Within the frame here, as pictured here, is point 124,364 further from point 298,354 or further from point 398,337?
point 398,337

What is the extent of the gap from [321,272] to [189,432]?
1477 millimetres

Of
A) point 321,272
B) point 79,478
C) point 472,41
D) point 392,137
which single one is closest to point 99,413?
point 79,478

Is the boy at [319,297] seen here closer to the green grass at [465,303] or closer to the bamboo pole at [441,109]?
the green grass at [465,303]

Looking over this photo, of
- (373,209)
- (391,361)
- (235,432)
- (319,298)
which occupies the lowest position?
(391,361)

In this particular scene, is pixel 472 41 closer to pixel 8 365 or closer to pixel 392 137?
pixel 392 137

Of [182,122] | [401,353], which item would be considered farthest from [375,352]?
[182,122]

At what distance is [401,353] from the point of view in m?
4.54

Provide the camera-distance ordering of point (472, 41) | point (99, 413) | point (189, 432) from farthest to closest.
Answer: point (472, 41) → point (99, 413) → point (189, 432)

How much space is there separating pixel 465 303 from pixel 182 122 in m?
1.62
※
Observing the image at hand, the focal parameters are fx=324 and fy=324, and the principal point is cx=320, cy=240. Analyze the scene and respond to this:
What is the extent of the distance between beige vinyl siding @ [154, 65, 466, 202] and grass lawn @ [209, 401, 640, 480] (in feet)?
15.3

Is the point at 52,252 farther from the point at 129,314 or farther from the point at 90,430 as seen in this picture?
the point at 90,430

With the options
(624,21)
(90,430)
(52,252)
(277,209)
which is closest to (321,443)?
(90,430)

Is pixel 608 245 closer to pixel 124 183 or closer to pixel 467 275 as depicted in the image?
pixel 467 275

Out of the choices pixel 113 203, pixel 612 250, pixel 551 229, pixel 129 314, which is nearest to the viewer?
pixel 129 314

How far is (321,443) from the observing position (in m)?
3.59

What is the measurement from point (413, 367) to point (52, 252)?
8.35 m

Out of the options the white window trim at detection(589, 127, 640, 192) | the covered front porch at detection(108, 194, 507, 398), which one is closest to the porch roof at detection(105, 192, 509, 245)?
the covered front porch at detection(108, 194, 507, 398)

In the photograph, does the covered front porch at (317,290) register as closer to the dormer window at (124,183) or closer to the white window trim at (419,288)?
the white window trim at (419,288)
※
Exercise prompt: List every row above that contains the word "white", copying each one in full.

Final answer:
Out of the options the white window trim at detection(589, 127, 640, 192) | the covered front porch at detection(108, 194, 507, 398), which one is closest to the porch roof at detection(105, 192, 509, 245)?
In the photograph, does the covered front porch at (317,290) register as closer to the dormer window at (124,183) or closer to the white window trim at (419,288)?
the white window trim at (419,288)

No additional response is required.